HOPE has been intentionally aggressive in their growth, especially in response to an increasing number of people who find themselves on the socio‐economic margins. 33.5MM Americans currently live without adequate access to mobility-enhancing financial tools. Louisiana, Mississippi and Alabama are the three most unbanked states in the US, with 14%, 12.6% and 12.5% of each state’s households receiving no services from a financial institution, respectively. The national average is 7.0%. As with poverty, there are significant racial disparities in unbanked rates. Roughly 26.3% of black households across our five state region are unbanked, compared to 7.1% of white households. This racial inequity extends to other measures of financial or economic wellbeing, from unemployment to net worth. Far too many Deep South families, especially those of color, lack access to the primary tools for saving, achieving financial security, and building wealth. Further, in the last several years, they have seen increased demand for their financial tools, community development programs and advocacy as federal and state governments move to roll back consumer protections, particularly around predatory financial services and affordable housing, and funding available for social service programs that support working families across the county. The need for HOPE is greater than ever, consequently so is the need to strengthen their ability to serve vulnerable people and places across the Deep South, and influence policies and practices that affect impoverished communities across the nation.

Accomplishments

  • One of only 16 credit unions in Mississippi to earn the Mississippi Credit Union Association’s (MSCUA) Advocacy Award
  • Winner of the John P. McNulty Prize: Aspen Global Leadership Network
  • Ernst & Young National Supporter of Entrepreneurship
  • Co-op America Building Economic Alternatives Award
  • National Community Reinvestment Coalition James Leach Award
  • Credit Union Times Serving the Underserved Award
  • Since 2016
    • They opened nine new locations
    • Provided access to affordable credit to 10,000 consumer loan borrowers ($40MM)

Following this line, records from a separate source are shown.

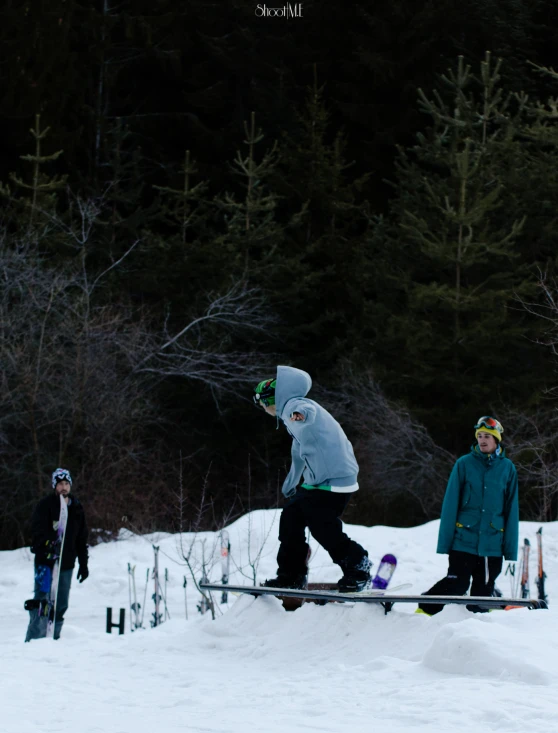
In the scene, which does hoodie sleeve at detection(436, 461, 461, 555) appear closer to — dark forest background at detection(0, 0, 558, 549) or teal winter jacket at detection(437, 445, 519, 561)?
teal winter jacket at detection(437, 445, 519, 561)

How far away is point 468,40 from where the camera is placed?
30.8 m

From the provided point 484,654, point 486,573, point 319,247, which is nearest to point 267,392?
point 486,573

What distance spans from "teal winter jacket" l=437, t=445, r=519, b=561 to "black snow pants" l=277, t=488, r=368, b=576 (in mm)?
678

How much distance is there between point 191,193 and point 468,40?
31.5ft

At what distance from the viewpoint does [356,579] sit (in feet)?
23.5

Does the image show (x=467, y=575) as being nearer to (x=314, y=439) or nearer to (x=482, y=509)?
(x=482, y=509)

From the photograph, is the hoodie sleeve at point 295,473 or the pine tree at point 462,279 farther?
the pine tree at point 462,279

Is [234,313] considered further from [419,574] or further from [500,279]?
[419,574]

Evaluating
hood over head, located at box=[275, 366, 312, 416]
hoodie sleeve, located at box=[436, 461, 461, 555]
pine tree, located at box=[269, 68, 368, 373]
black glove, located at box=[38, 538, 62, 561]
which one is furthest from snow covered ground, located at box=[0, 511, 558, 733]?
pine tree, located at box=[269, 68, 368, 373]

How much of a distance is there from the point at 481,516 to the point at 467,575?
43 centimetres

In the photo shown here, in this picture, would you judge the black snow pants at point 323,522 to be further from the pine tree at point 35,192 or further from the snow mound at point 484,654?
the pine tree at point 35,192

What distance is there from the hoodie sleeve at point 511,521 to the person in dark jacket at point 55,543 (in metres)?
3.87

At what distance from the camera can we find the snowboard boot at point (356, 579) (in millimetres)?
7156

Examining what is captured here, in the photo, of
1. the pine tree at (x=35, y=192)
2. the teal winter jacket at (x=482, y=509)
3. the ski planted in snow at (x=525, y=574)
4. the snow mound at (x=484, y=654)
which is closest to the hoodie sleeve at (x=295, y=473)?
the teal winter jacket at (x=482, y=509)
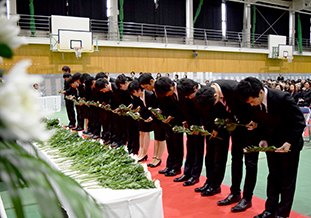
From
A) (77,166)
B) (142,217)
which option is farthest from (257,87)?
(77,166)

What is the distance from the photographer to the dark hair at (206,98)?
11.3 feet

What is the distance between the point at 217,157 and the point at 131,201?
173cm

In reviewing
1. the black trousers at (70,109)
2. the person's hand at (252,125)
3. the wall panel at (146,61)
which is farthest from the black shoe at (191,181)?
the wall panel at (146,61)

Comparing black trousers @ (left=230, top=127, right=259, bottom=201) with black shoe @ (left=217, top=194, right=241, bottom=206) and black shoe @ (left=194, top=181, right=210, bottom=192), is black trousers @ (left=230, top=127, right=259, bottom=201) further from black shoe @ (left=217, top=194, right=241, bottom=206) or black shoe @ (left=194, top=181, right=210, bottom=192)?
black shoe @ (left=194, top=181, right=210, bottom=192)

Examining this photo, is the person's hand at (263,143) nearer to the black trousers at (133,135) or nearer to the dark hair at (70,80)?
the black trousers at (133,135)

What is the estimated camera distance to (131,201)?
8.29 feet

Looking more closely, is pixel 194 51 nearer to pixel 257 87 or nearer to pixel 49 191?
pixel 257 87

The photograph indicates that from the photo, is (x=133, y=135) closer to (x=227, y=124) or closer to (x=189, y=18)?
(x=227, y=124)

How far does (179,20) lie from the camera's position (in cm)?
1936

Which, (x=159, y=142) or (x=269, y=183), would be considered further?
(x=159, y=142)

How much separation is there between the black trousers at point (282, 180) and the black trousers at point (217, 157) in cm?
75

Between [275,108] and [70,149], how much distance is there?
2.50 metres

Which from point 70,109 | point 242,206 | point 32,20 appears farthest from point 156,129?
point 32,20

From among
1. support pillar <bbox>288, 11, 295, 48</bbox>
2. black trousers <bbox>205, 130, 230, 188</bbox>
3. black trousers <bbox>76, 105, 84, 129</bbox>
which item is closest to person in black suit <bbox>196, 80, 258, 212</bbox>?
black trousers <bbox>205, 130, 230, 188</bbox>
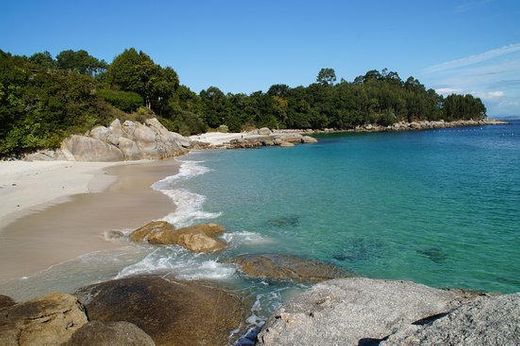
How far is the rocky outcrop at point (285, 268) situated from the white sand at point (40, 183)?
1425 cm

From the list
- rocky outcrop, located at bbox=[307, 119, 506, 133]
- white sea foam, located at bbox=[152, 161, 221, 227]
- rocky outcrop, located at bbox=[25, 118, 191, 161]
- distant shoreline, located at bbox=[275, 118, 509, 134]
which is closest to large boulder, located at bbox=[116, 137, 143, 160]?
rocky outcrop, located at bbox=[25, 118, 191, 161]

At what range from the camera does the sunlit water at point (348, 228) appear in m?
15.1

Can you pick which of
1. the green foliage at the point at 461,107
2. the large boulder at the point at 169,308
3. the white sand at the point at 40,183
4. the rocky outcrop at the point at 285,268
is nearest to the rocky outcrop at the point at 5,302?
the large boulder at the point at 169,308

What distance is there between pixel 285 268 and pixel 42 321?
8.76 meters

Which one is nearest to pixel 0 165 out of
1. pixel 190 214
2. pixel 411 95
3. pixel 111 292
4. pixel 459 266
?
pixel 190 214

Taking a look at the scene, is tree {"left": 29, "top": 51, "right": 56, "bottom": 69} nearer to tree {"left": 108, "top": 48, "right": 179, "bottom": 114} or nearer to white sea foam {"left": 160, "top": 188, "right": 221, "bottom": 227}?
tree {"left": 108, "top": 48, "right": 179, "bottom": 114}

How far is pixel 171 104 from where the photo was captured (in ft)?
300

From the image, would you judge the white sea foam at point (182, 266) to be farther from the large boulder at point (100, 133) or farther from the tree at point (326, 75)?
the tree at point (326, 75)

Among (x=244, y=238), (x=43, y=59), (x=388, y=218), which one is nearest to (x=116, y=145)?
(x=244, y=238)

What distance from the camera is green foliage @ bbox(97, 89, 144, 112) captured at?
229ft

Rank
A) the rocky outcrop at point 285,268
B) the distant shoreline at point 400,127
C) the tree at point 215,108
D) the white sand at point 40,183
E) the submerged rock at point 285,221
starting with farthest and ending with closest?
the distant shoreline at point 400,127 → the tree at point 215,108 → the white sand at point 40,183 → the submerged rock at point 285,221 → the rocky outcrop at point 285,268

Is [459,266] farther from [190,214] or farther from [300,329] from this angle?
[190,214]

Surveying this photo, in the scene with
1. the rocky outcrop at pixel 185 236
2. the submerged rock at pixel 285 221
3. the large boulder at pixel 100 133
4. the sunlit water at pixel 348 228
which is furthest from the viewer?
the large boulder at pixel 100 133

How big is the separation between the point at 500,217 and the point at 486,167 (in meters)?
24.1
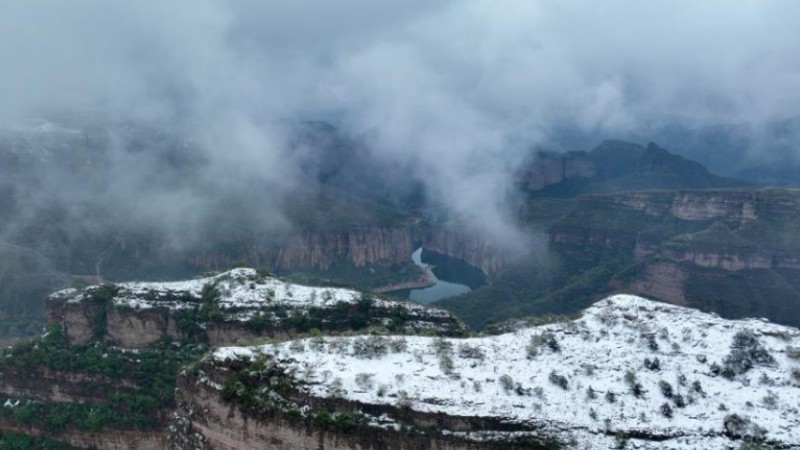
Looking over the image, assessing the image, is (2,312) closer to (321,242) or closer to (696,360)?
(321,242)

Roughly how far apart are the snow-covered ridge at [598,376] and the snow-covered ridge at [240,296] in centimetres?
2074

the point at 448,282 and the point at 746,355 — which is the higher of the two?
the point at 448,282

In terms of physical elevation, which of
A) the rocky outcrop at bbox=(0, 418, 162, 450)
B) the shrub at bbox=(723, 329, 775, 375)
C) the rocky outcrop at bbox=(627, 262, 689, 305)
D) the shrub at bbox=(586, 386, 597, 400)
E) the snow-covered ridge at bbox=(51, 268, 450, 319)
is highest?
the rocky outcrop at bbox=(627, 262, 689, 305)

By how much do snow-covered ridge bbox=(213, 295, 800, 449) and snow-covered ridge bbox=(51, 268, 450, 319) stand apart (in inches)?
816

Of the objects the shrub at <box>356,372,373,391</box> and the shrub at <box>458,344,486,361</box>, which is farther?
the shrub at <box>458,344,486,361</box>

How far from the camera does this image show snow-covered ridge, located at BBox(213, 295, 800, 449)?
128 feet

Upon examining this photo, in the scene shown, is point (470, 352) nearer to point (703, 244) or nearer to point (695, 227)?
point (703, 244)

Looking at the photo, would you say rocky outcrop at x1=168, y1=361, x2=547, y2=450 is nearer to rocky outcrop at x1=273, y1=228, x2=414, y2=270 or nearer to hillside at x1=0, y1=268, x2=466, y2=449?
hillside at x1=0, y1=268, x2=466, y2=449

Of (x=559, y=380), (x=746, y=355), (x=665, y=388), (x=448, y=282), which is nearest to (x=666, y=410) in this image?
(x=665, y=388)

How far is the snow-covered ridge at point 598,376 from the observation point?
38.9 meters

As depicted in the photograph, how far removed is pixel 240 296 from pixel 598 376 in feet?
128

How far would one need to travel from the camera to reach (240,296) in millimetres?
67938

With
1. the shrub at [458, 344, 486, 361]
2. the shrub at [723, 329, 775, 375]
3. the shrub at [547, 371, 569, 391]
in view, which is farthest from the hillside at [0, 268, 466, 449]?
the shrub at [723, 329, 775, 375]

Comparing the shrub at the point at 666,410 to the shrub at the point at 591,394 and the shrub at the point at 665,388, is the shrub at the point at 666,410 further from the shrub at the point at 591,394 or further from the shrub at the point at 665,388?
the shrub at the point at 591,394
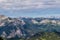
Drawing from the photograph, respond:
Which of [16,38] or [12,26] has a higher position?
[12,26]

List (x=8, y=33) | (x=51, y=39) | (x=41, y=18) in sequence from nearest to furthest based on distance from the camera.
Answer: (x=41, y=18)
(x=8, y=33)
(x=51, y=39)

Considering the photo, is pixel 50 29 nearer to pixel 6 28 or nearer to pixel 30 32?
pixel 30 32

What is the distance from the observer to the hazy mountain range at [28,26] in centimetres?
2180

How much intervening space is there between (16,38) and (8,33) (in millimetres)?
1450

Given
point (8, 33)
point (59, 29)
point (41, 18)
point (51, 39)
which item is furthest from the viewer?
point (51, 39)

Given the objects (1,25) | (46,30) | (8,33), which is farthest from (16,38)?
(46,30)

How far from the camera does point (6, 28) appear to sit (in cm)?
2441

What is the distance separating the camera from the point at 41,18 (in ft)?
71.7

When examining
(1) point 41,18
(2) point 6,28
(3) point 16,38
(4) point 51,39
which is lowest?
(4) point 51,39

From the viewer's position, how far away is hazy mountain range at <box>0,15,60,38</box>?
71.5ft

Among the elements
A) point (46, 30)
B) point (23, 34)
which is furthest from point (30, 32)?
point (46, 30)

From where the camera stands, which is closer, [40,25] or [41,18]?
[41,18]

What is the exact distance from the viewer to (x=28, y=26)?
22.5 m

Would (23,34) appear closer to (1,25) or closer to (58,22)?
(1,25)
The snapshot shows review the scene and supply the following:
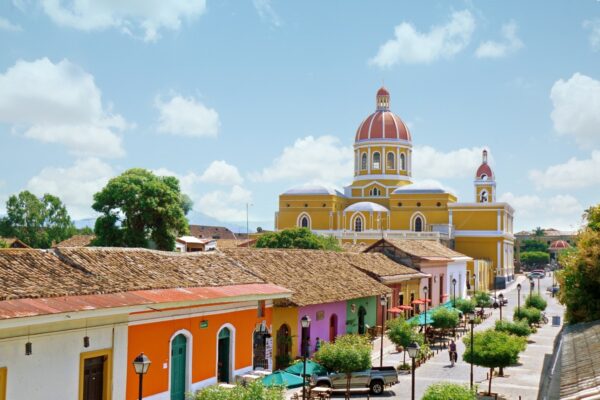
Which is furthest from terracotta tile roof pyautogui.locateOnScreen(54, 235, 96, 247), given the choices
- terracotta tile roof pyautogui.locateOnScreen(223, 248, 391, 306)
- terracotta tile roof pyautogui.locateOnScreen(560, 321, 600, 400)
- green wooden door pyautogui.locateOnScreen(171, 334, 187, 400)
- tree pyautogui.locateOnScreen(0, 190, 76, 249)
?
terracotta tile roof pyautogui.locateOnScreen(560, 321, 600, 400)

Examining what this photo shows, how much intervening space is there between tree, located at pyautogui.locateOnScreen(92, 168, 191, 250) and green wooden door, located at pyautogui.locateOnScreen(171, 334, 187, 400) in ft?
89.9

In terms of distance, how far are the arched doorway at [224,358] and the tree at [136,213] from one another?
25712 mm

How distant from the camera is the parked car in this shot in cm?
2034

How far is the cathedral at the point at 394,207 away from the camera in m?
72.2

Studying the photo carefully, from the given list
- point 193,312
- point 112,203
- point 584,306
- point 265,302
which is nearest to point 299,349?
point 265,302

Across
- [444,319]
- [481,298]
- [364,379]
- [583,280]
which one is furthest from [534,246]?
[364,379]

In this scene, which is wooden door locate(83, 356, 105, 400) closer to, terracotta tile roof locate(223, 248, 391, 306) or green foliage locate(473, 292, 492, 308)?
terracotta tile roof locate(223, 248, 391, 306)

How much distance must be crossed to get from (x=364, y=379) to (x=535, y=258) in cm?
10286

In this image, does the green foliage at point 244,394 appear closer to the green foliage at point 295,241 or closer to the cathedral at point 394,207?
the green foliage at point 295,241

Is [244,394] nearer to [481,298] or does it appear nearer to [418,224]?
[481,298]

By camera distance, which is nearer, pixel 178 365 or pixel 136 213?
pixel 178 365

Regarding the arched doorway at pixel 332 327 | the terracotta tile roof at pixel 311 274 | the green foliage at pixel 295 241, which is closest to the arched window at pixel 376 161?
the green foliage at pixel 295 241

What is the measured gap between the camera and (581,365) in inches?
393

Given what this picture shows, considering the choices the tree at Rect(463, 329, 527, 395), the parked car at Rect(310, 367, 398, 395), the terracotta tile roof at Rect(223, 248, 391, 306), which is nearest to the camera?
the parked car at Rect(310, 367, 398, 395)
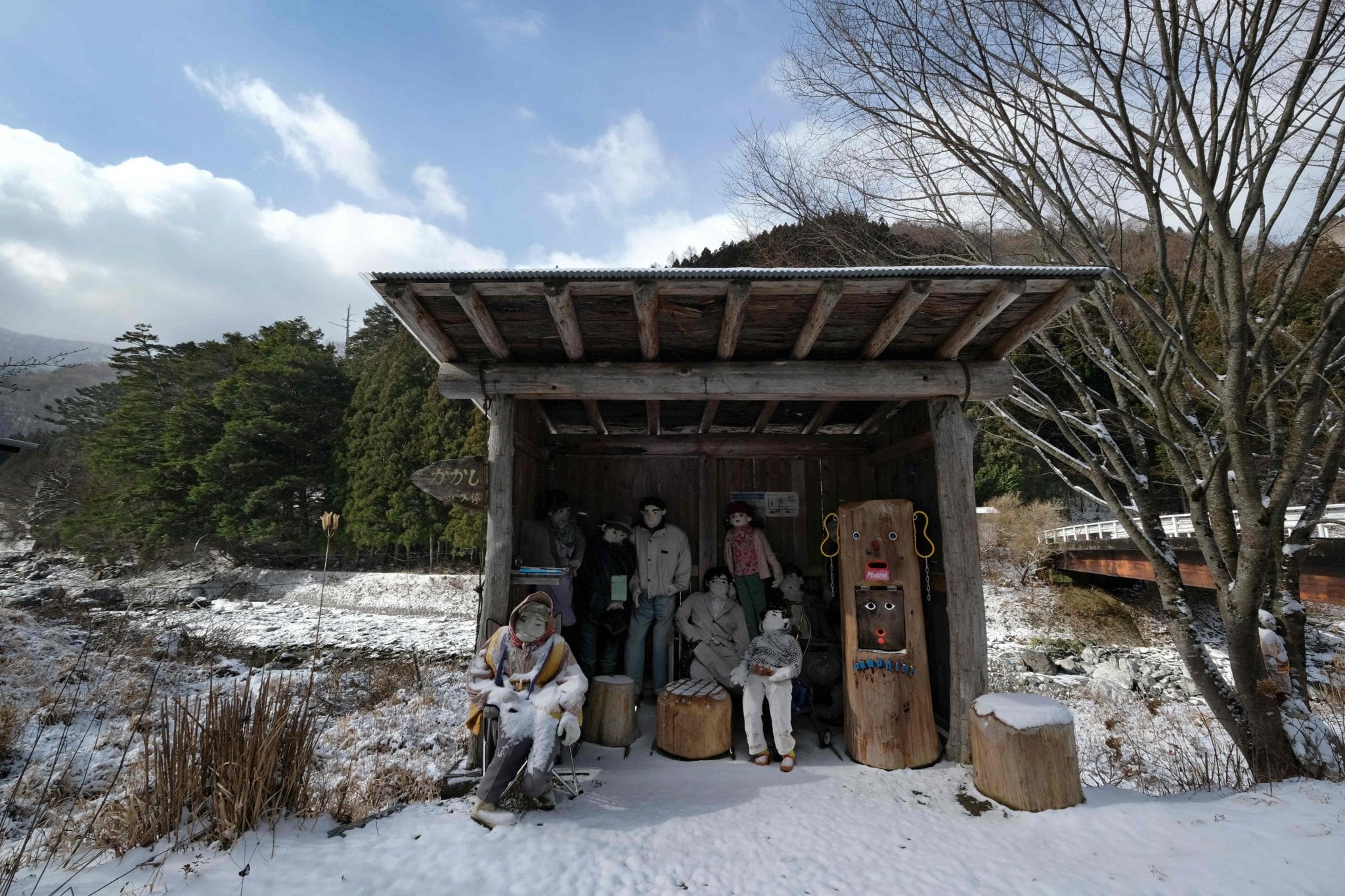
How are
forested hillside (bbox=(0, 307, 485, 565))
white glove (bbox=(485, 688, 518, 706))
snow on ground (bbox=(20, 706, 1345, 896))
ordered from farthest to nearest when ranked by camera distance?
forested hillside (bbox=(0, 307, 485, 565)) → white glove (bbox=(485, 688, 518, 706)) → snow on ground (bbox=(20, 706, 1345, 896))

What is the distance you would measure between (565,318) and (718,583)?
2.85 m

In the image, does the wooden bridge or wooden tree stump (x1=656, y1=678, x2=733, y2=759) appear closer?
wooden tree stump (x1=656, y1=678, x2=733, y2=759)

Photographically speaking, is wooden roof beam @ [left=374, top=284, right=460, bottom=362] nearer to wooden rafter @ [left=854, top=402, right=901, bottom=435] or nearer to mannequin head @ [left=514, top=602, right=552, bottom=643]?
mannequin head @ [left=514, top=602, right=552, bottom=643]

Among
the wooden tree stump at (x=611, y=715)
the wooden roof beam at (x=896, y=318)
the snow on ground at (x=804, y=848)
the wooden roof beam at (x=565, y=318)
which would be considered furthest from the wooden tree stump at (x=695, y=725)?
the wooden roof beam at (x=896, y=318)

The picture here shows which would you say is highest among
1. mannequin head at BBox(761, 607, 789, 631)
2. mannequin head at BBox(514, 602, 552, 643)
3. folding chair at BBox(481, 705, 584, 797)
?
mannequin head at BBox(514, 602, 552, 643)

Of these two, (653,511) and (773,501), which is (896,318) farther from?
(773,501)

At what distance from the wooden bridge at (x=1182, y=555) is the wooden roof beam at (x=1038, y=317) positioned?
5.94 meters

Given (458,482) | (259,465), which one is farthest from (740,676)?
(259,465)

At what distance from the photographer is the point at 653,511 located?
588cm

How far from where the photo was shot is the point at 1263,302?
788 centimetres

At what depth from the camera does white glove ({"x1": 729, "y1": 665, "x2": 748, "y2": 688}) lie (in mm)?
4797

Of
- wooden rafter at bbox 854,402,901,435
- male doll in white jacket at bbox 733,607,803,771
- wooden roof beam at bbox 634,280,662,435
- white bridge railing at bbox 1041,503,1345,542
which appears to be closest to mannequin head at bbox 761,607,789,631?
male doll in white jacket at bbox 733,607,803,771

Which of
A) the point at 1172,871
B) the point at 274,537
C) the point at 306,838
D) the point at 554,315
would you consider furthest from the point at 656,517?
the point at 274,537

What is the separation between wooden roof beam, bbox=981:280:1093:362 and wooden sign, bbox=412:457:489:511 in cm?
405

    • 730 homebuyers ($85MM), of whom 98.5% were either first time homebuyers, homebuyers of color, femaleheaded households or low-income families
    • 135 job-supporting businesses ($185MM), of which half are owned by entrepreneurs of color or female entrepreneurs.
  • In 2020
    • Goldman Sachs committed $50 million as part of its 10,000 Small Businesses initiative to loans for small businesses in New Orleans and across the south, in a partnership with HOPE
    • Netflix invested $10 Million in HOPE to Build Economic Opportunity in Black Communities
    • Wells Fargo Awards $13.5M Grant to the Expanding Black Business Credit Initiative
    • BBCF, Hope Credit Union (HOPE) and Foundation Partners Announce Program Giving Black Belt Communities Immediate Access to COVID Response Funds
    • Novogradac Journal of Tax Credits 2020 QLICIs of the Year Award
    • Hope Enterprise Corporation, with a commitment from Goldman Sachs 10,000 Small Businesses of up to $130 million, has partnered with seven cities, and nine historically Black colleges and universities (HBCUs) to launch the Deep South Economic Mobility Collaborative (DSEMC).